BC Food Systems Network policy submission
September 12, 2012 By Press release
September 12, 2012, Vancouver, BC – As Farmers’ Appreciation Week kicks off across British Columbia, the BC Food Systems Network (BCFSN) is finalizing recommendations for improving food security in British Columbia, which is being sent to all provincial parties.
“It is our hope that provincial parties who are vying for public support in forming government will give serious consideration to our recommendations and incorporate them into their official party platforms” says Dayna Chapman, BCFSN board chair.
Food security is an urgent issue as BC has the highest rate of poverty and the highest level of inequality in the country. At the same time, food prices have risen sharply in recent years, increasing by more than twice as much in the past four years as in the previous four years.
In regards to food production in the province, although some of our larger export-oriented farms are very profitable, many other farms face financial challenges as evidenced by increasing farm debt and low profitability. In 2010, BC farmers had the lowest net income in Canada, and were the only farmers in Canada to face a five-year period of negative net farm income, continuing a 30-year trend of declining agricultural net incomes in BC.

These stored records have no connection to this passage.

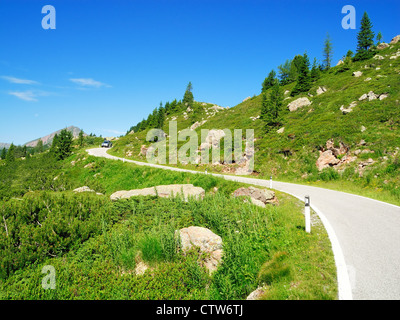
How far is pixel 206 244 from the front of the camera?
672cm

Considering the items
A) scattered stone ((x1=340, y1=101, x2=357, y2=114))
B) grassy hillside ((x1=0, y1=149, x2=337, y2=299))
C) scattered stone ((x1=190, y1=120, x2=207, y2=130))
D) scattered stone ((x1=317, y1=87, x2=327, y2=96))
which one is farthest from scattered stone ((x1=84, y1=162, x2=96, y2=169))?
scattered stone ((x1=317, y1=87, x2=327, y2=96))

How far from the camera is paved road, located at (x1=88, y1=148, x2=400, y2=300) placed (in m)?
3.72

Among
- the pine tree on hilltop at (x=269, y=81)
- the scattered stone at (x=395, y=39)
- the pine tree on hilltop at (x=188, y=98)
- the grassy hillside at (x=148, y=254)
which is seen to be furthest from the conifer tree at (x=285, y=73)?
the grassy hillside at (x=148, y=254)

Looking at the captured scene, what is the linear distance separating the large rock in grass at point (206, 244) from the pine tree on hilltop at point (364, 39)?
2584 inches

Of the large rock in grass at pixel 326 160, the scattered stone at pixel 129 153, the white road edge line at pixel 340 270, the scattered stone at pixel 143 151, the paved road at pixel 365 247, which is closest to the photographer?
the white road edge line at pixel 340 270

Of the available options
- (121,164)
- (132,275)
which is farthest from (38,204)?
(121,164)

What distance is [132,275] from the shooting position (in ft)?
18.6

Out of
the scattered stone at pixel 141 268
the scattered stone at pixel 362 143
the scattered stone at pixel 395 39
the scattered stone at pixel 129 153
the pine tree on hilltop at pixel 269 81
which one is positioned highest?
the scattered stone at pixel 395 39

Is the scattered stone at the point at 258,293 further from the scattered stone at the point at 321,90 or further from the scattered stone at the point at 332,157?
the scattered stone at the point at 321,90

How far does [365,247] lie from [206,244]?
4315 millimetres

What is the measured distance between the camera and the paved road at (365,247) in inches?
147

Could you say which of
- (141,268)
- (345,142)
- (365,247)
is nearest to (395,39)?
(345,142)

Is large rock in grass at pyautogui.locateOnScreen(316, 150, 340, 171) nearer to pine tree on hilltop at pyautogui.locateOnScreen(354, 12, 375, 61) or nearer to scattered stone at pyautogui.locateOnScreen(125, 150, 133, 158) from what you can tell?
scattered stone at pyautogui.locateOnScreen(125, 150, 133, 158)

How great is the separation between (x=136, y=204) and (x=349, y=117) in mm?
26369
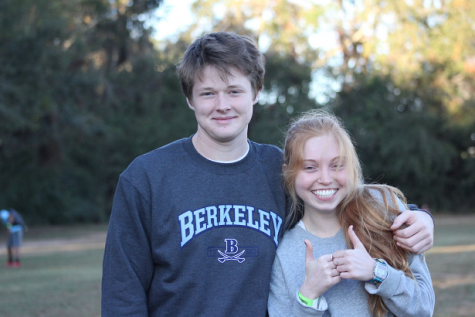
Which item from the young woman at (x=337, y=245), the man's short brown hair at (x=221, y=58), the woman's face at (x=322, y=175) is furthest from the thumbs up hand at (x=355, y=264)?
the man's short brown hair at (x=221, y=58)

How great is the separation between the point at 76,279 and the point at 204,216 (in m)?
9.11

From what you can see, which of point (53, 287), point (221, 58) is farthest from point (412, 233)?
point (53, 287)

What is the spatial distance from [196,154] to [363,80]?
30678 mm

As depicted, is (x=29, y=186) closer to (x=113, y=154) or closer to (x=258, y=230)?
(x=113, y=154)

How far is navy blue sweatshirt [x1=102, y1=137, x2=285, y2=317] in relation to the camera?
7.50 feet

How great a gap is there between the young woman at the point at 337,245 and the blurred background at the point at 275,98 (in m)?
21.0

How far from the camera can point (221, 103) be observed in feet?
7.95

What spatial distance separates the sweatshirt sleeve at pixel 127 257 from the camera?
2.25m

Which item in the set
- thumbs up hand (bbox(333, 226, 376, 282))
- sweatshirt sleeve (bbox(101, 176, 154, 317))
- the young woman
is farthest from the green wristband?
sweatshirt sleeve (bbox(101, 176, 154, 317))

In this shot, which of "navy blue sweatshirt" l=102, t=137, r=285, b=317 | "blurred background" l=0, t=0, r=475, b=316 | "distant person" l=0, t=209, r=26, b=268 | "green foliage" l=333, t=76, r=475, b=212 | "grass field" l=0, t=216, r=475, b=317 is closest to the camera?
"navy blue sweatshirt" l=102, t=137, r=285, b=317

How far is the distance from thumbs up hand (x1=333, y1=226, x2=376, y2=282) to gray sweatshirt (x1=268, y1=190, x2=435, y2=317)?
0.27 ft

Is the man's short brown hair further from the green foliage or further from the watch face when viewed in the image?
the green foliage

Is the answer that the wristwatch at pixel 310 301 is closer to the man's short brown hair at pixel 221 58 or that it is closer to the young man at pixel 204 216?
the young man at pixel 204 216

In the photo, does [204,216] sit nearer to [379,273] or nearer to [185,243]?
[185,243]
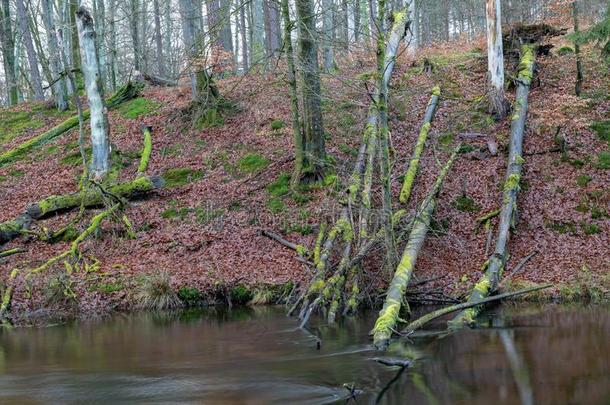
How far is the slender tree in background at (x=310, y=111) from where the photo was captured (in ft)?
52.7

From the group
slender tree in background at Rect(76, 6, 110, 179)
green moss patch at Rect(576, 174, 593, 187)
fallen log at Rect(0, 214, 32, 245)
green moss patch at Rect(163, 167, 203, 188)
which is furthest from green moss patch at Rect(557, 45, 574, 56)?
fallen log at Rect(0, 214, 32, 245)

In 2011, for the first time almost half of all farmer operators in Canada were over the age of 55 (48 per cent) and in BC the average age of farmer operators is higher than the national average. The future of food production in BC depends on more young people taking up farming and being able to earn a living at it.
Despite the financial difficulties faced by many farmers and an ageing farm population the provincial government invests less in agriculture than any other province in Canada, in terms of the sector’s GDP. In 2010, the Ministry of Agriculture’s budget was 4.2 per cent of that sector’s GDP, compared to the national average of 11.3 per cent.
In order to achieve the goal of food security, government will need to allocate more revenue to across various ministries’ budgets for food policies, beginning with increasing the Ministry of Agriculture budget to the national average.
Funding should be re-allocated across several ministries, including health, education, environment, and social development, with a food security focus to expand existing programs and establish new, targeted, inter-ministerial food security programs.
“This will require a review of current policy, followed by strong action aimed at improving food security in terms of ensuring equitable access to food, strengthening local agriculture, ensuring sustainability and climate resiliency, and adopting a whole government approach” stated Abra Brynne a member of the BCFSN policy committee and currently working on the policy submission.
The British Columbia Food System Network (BCFSN) is comprised of farmers, food activists, health promoters, Indigenous peoples, academics, municipal workers, educators, labour unions, and others who are concerned about food security in BC.